Getting Started with Apache NiFi
Also available as:
PDF

Splitting and Aggregation

  • SplitText: SplitText takes in a single FlowFile whose contents are textual and splits it into 1 or more FlowFiles based on the configured number of lines. For example, the Processor can be configured to split a FlowFile into many FlowFiles, each of which is only 1 line.

  • SplitJson: Allows the user to split a JSON object that is comprised of an array or many child objects into a FlowFile per JSON element.

  • SplitXml: Allows the user to split an XML message into many FlowFiles, each containing a segment of the original.

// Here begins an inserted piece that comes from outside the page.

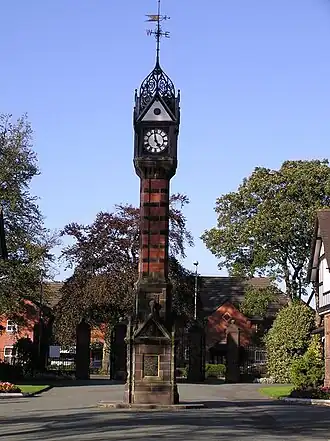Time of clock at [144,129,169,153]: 4:58
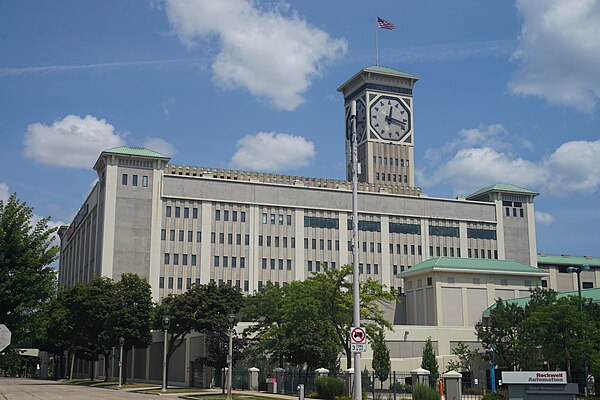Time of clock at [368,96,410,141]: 12:17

This is generally used when several XML elements have been joined together with a "wrapper" element. This Processor then allows those elements to be split out into individual XML elements.

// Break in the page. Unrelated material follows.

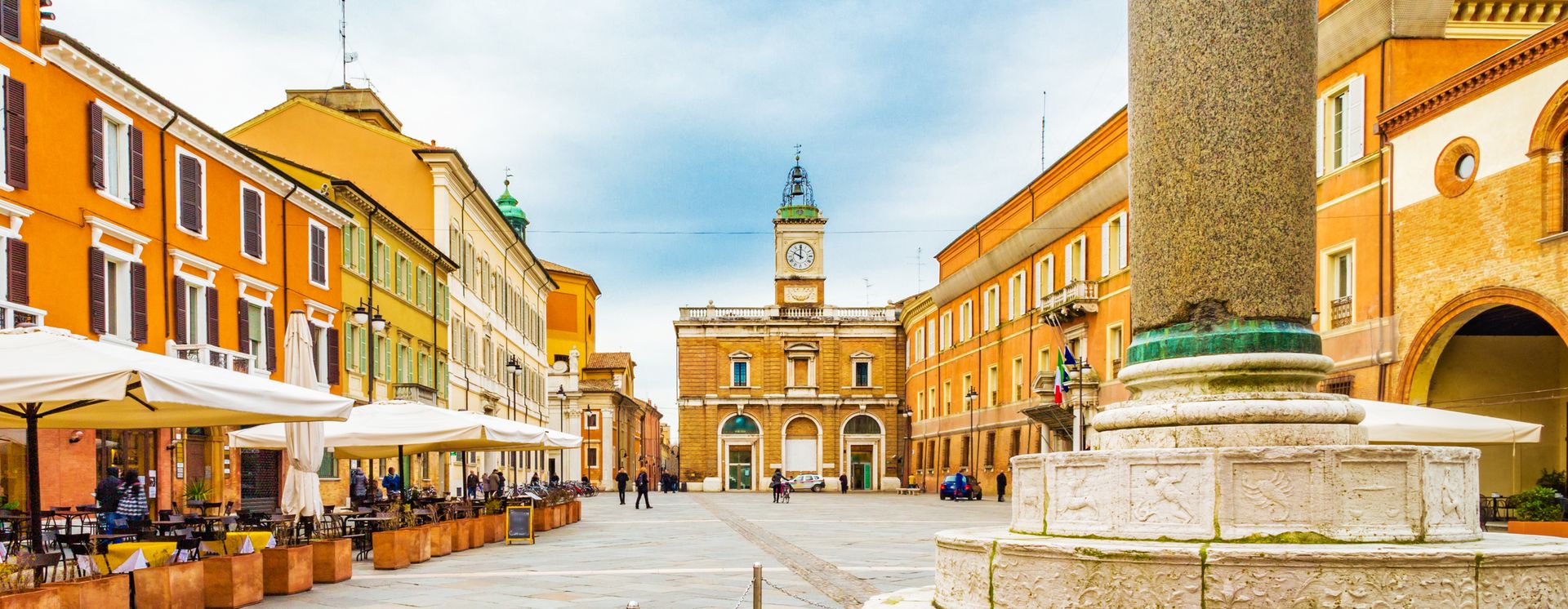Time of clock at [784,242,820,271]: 10:00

  • UnpackContent: Unpacks different types of archive formats, such as ZIP and TAR. Each file within the archive is then transferred as a single FlowFile.

  • MergeContent: This Processor is responsible for merging many FlowFiles into a single FlowFile. The FlowFiles can be merged by concatenating their content together along with optional header, footer, and demarcator, or by specifying an archive format, such as ZIP or TAR. FlowFiles can be binned together based on a common attribute, or can be "defragmented" if they were split apart by some other Splitting process. The minimum and maximum size of each bin is user-specified, based on number of elements or total size of FlowFiles' contents, and an optional Timeout can be assigned as well so that FlowFiles will only wait for their bin to become full for a certain amount of time.

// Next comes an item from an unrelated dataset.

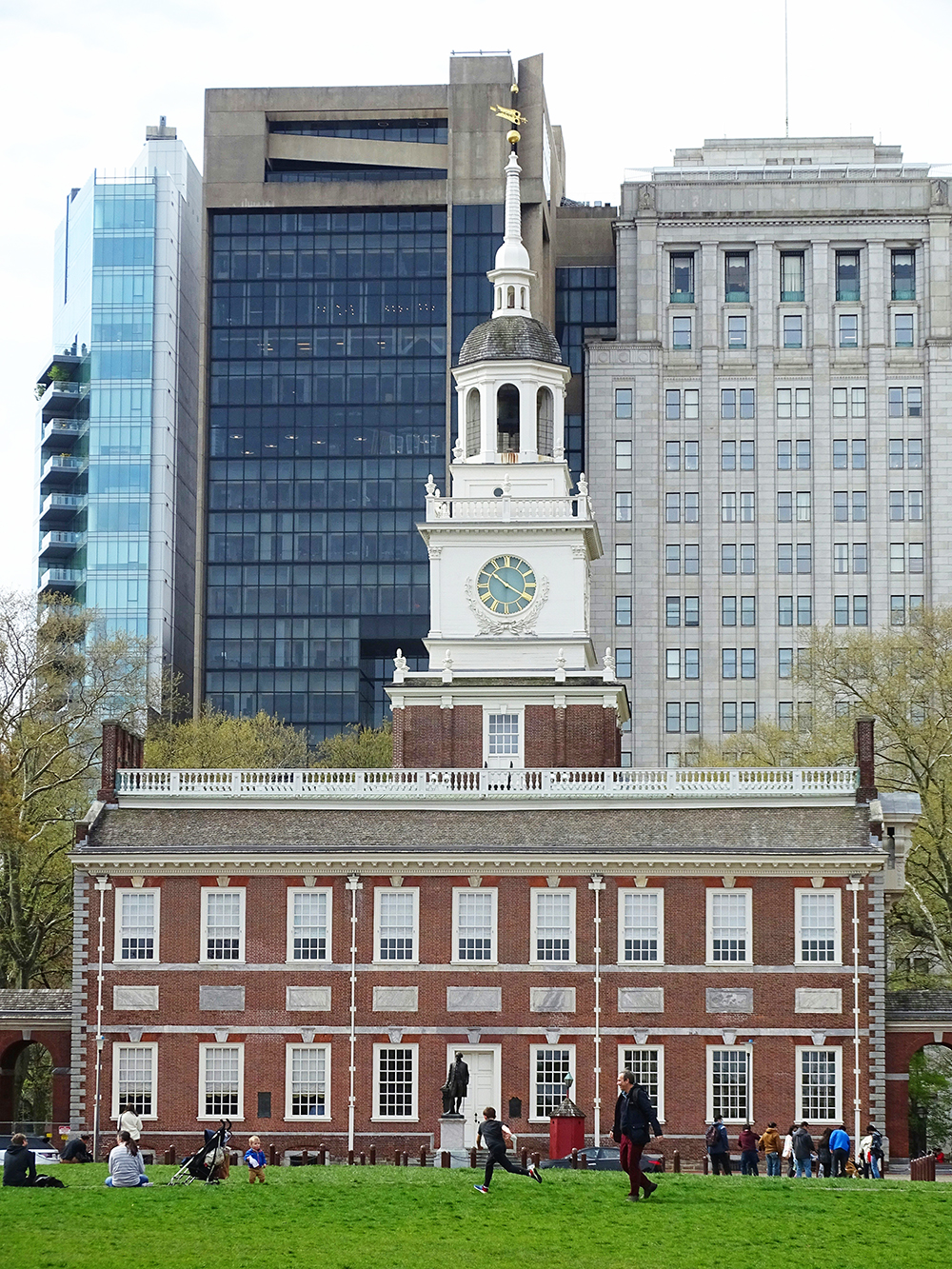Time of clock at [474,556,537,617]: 10:19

  • SegmentContent: Segments a FlowFile into potentially many smaller FlowFiles based on some configured data size. The splitting is not performed against any sort of demarcator but rather just based on byte offsets. This is used before transmitting FlowFiles in order to provide lower latency by sending many different pieces in parallel. On the other side, these FlowFiles can then be reassembled by the MergeContent processor using the Defragment mode.

  • SplitContent: Splits a single FlowFile into potentially many FlowFiles, similarly to SegmentContent. However, with SplitContent, the splitting is not performed on arbitrary byte boundaries but rather a byte sequence is specified on which to split the content.